* _WHAT THE TASK REQUIRES_:
Reproduce every row below without changing a single character, keeping each line in its original order.

** BEGIN EXTRACTED INFORMATION **

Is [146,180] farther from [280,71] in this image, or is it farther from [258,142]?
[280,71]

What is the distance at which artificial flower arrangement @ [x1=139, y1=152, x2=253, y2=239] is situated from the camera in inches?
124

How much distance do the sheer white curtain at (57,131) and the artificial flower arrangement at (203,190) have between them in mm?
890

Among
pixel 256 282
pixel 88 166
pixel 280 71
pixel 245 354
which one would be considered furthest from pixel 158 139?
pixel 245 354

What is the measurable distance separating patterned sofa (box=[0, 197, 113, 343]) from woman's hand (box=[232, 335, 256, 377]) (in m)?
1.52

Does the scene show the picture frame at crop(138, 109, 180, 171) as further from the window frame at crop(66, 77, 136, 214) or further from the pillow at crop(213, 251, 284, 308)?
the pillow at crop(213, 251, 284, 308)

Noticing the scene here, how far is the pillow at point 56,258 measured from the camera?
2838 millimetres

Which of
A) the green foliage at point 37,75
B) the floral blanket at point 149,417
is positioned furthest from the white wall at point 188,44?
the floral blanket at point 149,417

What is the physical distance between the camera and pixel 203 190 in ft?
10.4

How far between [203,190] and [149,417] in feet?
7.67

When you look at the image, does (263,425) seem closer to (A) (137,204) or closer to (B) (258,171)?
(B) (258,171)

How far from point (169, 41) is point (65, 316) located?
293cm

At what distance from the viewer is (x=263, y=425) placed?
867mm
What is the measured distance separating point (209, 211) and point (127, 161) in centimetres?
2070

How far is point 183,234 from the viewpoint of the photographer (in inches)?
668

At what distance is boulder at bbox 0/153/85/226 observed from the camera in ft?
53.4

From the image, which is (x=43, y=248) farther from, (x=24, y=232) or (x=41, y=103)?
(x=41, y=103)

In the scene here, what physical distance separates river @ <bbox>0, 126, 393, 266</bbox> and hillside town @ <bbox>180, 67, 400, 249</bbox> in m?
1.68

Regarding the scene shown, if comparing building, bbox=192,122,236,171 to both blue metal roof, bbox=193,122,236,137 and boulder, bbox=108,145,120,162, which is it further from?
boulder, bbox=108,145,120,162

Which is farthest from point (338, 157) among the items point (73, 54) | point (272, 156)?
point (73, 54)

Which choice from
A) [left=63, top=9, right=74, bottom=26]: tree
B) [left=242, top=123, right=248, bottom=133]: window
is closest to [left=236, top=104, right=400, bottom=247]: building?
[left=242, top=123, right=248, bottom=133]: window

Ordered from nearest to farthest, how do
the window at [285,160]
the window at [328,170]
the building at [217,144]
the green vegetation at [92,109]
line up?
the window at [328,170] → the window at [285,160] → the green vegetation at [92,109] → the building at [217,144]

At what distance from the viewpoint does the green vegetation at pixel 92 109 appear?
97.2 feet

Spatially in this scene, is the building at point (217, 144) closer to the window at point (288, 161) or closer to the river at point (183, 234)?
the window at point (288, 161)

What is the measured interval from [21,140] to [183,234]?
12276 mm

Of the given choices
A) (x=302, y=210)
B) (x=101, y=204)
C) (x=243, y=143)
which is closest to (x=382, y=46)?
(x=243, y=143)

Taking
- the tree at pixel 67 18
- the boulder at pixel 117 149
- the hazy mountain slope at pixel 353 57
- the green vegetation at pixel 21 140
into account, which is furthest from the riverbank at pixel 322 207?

** END EXTRACTED INFORMATION **

* _COMPLETED EXERCISE_:
Is [146,180] farther from [280,71] in this image, or is it farther from [258,142]?
[280,71]

What is the distance at which artificial flower arrangement @ [x1=139, y1=152, x2=253, y2=239] is situated from the camera in inches?
124

How much distance do the sheer white curtain at (57,131) and the artificial flower arrangement at (203,190) have between them in mm?
890

Among
pixel 256 282
pixel 88 166
pixel 280 71
pixel 245 354
which one would be considered furthest from pixel 158 139?
pixel 245 354

What is the measurable distance separating patterned sofa (box=[0, 197, 113, 343]) from woman's hand (box=[232, 335, 256, 377]) (in m)?
1.52

Does the scene show the picture frame at crop(138, 109, 180, 171) as further from the window frame at crop(66, 77, 136, 214) or further from the pillow at crop(213, 251, 284, 308)?
the pillow at crop(213, 251, 284, 308)

Noticing the scene here, how far is the pillow at point 56,258 measured from the camera?
2838 millimetres

Which of
A) the green foliage at point 37,75
B) the floral blanket at point 149,417
is positioned furthest from the white wall at point 188,44?
the floral blanket at point 149,417

What is the physical distance between the camera and pixel 203 190 in ft?
10.4

How far between [203,190] and [149,417] in feet?
7.67

When you look at the image, does (263,425) seem closer to (A) (137,204) or closer to (B) (258,171)?
(B) (258,171)

How far from point (169, 41) is point (65, 316) located?
293cm

At what distance from the viewer is (x=263, y=425) placed?
867mm
What is the measured distance separating point (209, 211) and point (127, 161) in centimetres?
2070

How far is point 183,234 from the viewpoint of the photographer (in inches)?
668

At what distance is boulder at bbox 0/153/85/226 observed from the camera in ft?
53.4

From the image, which is (x=43, y=248) farther from, (x=24, y=232) or (x=41, y=103)?
(x=41, y=103)

In the scene here, what physical distance separates river @ <bbox>0, 126, 393, 266</bbox> and hillside town @ <bbox>180, 67, 400, 249</bbox> in m?
1.68

Regarding the scene shown, if comparing building, bbox=192,122,236,171 to both blue metal roof, bbox=193,122,236,137 and boulder, bbox=108,145,120,162, which is it further from?
boulder, bbox=108,145,120,162

Which is farthest from point (338, 157) among the items point (73, 54) | point (272, 156)?
point (73, 54)

Which choice from
A) [left=63, top=9, right=74, bottom=26]: tree
B) [left=242, top=123, right=248, bottom=133]: window
is closest to [left=236, top=104, right=400, bottom=247]: building?
[left=242, top=123, right=248, bottom=133]: window

Ordered from nearest to farthest, how do
the window at [285,160]
the window at [328,170]
the building at [217,144]
the green vegetation at [92,109]
line up?
the window at [328,170] → the window at [285,160] → the green vegetation at [92,109] → the building at [217,144]

At what distance from the viewpoint does the green vegetation at pixel 92 109 appear?
97.2 feet

Spatially in this scene, is the building at point (217, 144) closer to the window at point (288, 161) or closer to the river at point (183, 234)?
the window at point (288, 161)

What is the measured interval from [21,140] to [183,234]?
12276 mm

Of the given choices
A) (x=302, y=210)
B) (x=101, y=204)
C) (x=243, y=143)
which is closest to (x=382, y=46)?
(x=243, y=143)

Taking
- the tree at pixel 67 18
- the boulder at pixel 117 149
- the hazy mountain slope at pixel 353 57
- the green vegetation at pixel 21 140
into account, which is furthest from the riverbank at pixel 322 207?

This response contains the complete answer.